As we welcome autumn, we reflect on this summer’s virtual AUPresses Annual Meeting, where book publishing experts came together to discuss what it takes to ensure the discoverability of scholarly books, particularly for the mainstream web. We began by sharing the outcomes of our Crossref-sponsored study measuring the impacts of books metadata and how various stakeholders are responding to these insights. Although Google Scholar claims to not index DOIs and associated data points, we found that books with DOIs overall perform better, likely because they benefit from widely distributed structured, open metadata. However, DOIs alone are not enough to ensure optimum discoverability of books in Google Scholar, which relies on metadata from publisher websites, platform providers, and Google Play/Books.
In this study, we found that scholarly metadata standards have an indirect impact on open-web discoverability and users’ experiences with mainstream search. Specifically, we found that Google Scholar operates outside our industry’s established metadata supply chains, and therefore publishers must treat it with channel-specific strategies for constructing and distributing metadata. We found a structural disconnect between Google Scholar expectations and publisher practices, most clearly seen in Scholar’s preference for indexing books where each chapter has a unique author (akin to a journal model) and publishers’ lack of controlled book-type classifications.
With these findings in mind, we convened a panel to reflect on these outcomes and ponder how to best measure the return on metadata investments with the AUPresses community, a notable contributor to the world’s catalog of scholarly books. This post covers the highlights of our panel conversation, which included the following experts:
- Allison Belan, Director of Strategic Innovation and Services, Duke University Press
- Paul Crook, Manager, Business Systems, MIT Press
- Stephanie Dawson, CEO, ScienceOpen
- Sandra Shaw, University of Toronto Press (UTP)
Reactions to the study
Sandra: I was not surprised to learn that standardized metadata, like DOIs, have impacts on discoverability, although a bit surprised that the impacts were found to be somewhat limited for Google Scholar. DOI construction and assignment is key to UTP’s publishing workflows and processes, and this will continue to be seen as a key component of our discoverability strategy, albeit with higher impacts in other search engines and information channels.
Paul: The MIT Press has certainly enjoyed many benefits from using DOIs for our books. I think your study demonstrates that publishers who go to the work of assigning DOIs also invest in other types of metadata that enable wider dissemination of their content. Assigning a DOI once to a publication allows for updating data points, like the URL, if a publisher changes platforms or makes changes to channel sales. In fact, we added a component of the URL to indicate the type of book (monograph, edited, licensing, etc.), which helps with their indexing in Google Scholar.
Stephanie: The thing that I found really interesting was that open-access books did not perform significantly better than traditional books, but that may have something to do with the fact that OA titles are often not part of metadata supply chains used for booksellers, library catalogs, etc. This has improved over time, but getting OA books into these established workflows has been a long-term challenge. I think your study shows that the DOI can be a catalyst for bridging the gap between these workflows and channels of discoverability.

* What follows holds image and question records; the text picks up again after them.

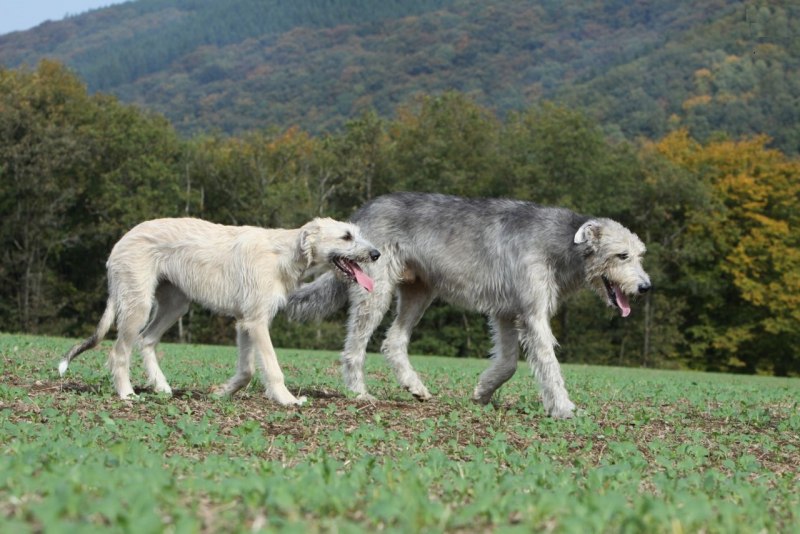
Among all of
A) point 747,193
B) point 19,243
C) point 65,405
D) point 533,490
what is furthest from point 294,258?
point 747,193

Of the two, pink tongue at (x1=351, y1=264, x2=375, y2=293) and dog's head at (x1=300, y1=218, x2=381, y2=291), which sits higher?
dog's head at (x1=300, y1=218, x2=381, y2=291)

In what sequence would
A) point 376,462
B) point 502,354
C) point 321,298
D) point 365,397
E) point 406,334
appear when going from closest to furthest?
point 376,462, point 365,397, point 502,354, point 321,298, point 406,334

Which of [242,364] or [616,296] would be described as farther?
[616,296]

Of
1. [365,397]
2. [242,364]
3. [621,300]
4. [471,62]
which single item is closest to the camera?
[242,364]

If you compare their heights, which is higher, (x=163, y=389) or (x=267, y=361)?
(x=267, y=361)

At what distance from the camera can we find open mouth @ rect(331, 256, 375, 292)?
11.2 metres

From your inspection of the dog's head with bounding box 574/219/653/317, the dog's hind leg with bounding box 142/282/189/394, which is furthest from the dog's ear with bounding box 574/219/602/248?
the dog's hind leg with bounding box 142/282/189/394

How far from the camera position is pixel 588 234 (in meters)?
11.7

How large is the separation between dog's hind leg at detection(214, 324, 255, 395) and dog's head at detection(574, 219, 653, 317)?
12.5 ft

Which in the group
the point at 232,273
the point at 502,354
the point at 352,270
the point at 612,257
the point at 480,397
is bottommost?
the point at 480,397

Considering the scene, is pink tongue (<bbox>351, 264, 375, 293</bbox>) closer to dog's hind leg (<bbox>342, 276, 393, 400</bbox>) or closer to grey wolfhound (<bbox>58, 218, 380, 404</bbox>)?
grey wolfhound (<bbox>58, 218, 380, 404</bbox>)

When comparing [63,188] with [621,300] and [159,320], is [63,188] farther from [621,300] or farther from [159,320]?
[621,300]

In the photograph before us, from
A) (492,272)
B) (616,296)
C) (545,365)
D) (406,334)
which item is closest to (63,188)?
(406,334)

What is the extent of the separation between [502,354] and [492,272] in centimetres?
103
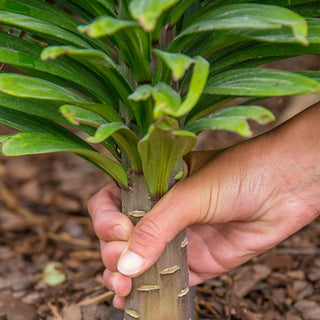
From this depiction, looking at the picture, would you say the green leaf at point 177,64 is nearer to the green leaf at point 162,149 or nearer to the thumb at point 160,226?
the green leaf at point 162,149

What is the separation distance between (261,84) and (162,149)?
20 centimetres

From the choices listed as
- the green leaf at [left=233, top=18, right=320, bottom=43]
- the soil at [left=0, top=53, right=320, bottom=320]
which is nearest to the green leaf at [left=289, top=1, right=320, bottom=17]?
the green leaf at [left=233, top=18, right=320, bottom=43]

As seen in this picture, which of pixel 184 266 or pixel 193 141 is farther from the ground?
pixel 193 141

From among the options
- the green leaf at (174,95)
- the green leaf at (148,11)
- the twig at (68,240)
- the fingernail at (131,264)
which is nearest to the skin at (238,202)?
the fingernail at (131,264)

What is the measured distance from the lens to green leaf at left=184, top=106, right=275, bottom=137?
679 mm

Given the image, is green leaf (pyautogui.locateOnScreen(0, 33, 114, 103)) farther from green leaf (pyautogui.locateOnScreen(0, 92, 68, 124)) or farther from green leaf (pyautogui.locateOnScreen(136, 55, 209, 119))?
green leaf (pyautogui.locateOnScreen(136, 55, 209, 119))

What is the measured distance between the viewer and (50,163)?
2699 millimetres

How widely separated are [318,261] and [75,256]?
0.96 meters

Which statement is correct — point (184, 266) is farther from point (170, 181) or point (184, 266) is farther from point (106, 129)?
point (106, 129)

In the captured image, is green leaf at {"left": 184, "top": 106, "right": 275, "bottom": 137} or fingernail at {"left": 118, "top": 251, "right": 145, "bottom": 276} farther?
fingernail at {"left": 118, "top": 251, "right": 145, "bottom": 276}

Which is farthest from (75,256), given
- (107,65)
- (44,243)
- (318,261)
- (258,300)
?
(107,65)

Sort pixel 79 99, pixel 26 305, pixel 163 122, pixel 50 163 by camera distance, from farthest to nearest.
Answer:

Allison: I thought it was an interesting study and appreciated some insight into your process for measuring metadata impacts. What I think is most interesting is what does not influence discoverability in Google Scholar, because that can help publishers prioritize their efforts and optimize data for specific channels. The finding I took away as an immediate to-do item was the fact that Google Scholar assigns so much weight to the publisher marketing site or book landing page, so we’re now planning to include the DOI on our website — that never occurred to us as a platform for greater visibility of the DOI and related metadata.
Multi-channel metadata strategies
Paul: Metadata distribution can be a challenge, especially for many different platforms and indexers, and this was largely done by hand historically. We are now on the path to reduce manual errors and scale automated production wherever possible. So, the ideal is to gather and manage all our metadata in one place, which then becomes the single, canonical source from which we distribute data to all our vendors, partners, and other targets. We are getting closer to that vision, but not quite there yet.
Stephanie: At ScienceOpen, we provide both publishing services to content providers as well as serving as an aggregator of publishing collections, now over 5 million article records. We use Crossref DOIs as the basis for our discovery platform so we understand the value of that identifier in scaling a service that integrates both journals and books. For example, they have built a catalog for the Association of European University Presses, which uses DOIs as its foundation. So, DOIs are the carrot to encourage publishers to include their works in this catalog. And we developed a BookMetaHub to help publishers manage their books metadata and bridge the disconnect between ONIX and Crossref data.
Sandra: For journals, we have good automatic feeds in place to aggregators, discovery services, Google Scholar, and many others. But, with books, we have prioritized metadata for commercial channels and secondarily to Google Scholar with ONIX. We have one set of data records and do not customize metadata delivered to each channel, therefore the records are very robust and capture everything that each provider might need.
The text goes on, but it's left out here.